Go-Jek has made a series of decisions that suggest that it may have another strategy. Last year it unveiled a service that hails rides to the nearest stop on Jakarta’s bare-bones bus system. The development suggests the company may mesh its services with a long-awaited light rail transit network due to open in Jakarta in 2018. And in May, Go-Jek announced it was mulling a partnership with Blue Bird to allow users to hail and pay for taxis through its app. Such an alliance would likely smooth over ruffled feathers at Blue Bird and with the regulators.
About the same time, Makarim took to YouTube offering signing bonuses and expedited hiring to anyone currently driving for the competition. To clinch the deal, he appealed to his countrymen’s sense of national pride in supporting an Indonesian company. The video was not widely well received, but the overall approach could be a strong differentiator for the home-grown startup, which also debuted Go-Car, a four-wheeled competitor to Grab and Uber, last spring and closed a $550 million funding round in August.
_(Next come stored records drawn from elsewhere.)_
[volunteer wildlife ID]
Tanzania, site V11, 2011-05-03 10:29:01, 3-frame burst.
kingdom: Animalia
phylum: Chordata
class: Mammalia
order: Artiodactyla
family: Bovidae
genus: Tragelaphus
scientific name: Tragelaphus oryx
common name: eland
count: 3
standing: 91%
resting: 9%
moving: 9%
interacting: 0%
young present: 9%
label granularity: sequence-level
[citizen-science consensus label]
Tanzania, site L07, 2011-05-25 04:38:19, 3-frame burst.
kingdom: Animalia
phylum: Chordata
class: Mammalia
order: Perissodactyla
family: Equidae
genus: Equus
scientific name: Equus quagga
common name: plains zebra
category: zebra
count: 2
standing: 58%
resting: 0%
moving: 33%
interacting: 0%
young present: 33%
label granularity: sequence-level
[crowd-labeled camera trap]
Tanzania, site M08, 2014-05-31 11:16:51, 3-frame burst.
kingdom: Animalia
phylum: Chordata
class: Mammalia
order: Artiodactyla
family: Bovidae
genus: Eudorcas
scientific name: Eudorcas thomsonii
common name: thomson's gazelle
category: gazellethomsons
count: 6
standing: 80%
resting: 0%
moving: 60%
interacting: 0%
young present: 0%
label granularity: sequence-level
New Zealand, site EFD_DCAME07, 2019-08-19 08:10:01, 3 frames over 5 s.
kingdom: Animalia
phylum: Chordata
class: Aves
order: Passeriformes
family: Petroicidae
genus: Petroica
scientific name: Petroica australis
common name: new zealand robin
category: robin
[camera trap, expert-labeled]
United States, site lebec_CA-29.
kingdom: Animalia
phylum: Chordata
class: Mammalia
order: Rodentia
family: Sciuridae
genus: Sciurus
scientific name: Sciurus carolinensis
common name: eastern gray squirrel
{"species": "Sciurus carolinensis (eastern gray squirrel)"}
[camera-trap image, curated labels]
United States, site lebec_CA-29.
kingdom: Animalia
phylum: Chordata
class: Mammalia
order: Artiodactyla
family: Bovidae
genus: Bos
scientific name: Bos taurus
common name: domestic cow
To date, the only clear winners in this on- demand battle are consumers like Tommy Prabowo.
Prabowo is a radio presenter for a contemporary music station in Jakarta, and the 32-year-old’s voice is a regular companion on the commute to work. After his drive-time show, he’s often called on to emcee a bevy of promotional events around town.
On a recent workday, Prabowo mulled how to get to three different gigs after his morning drive shift, including an album launch and a fitness event headlined by Jakarta’s popular governor. He also had to deliver a signed contract and an invoice to two separate clients. This could all mean hours in traffic.
His solution was an all-of-the-above approach. Using his iPhone he couriered the paperwork via Go-Jek. He left his car and driver at the station and used a combination of Grab and Uber cars—whichever was closest—when he needed them. At the end of the day he caught up with his driver to take him home.
“This is the only way I can enjoy my life,” Prabowo says. “Things like Grab and Uber are so much more fun and convenient. It looks better to be using a car than a taxi.”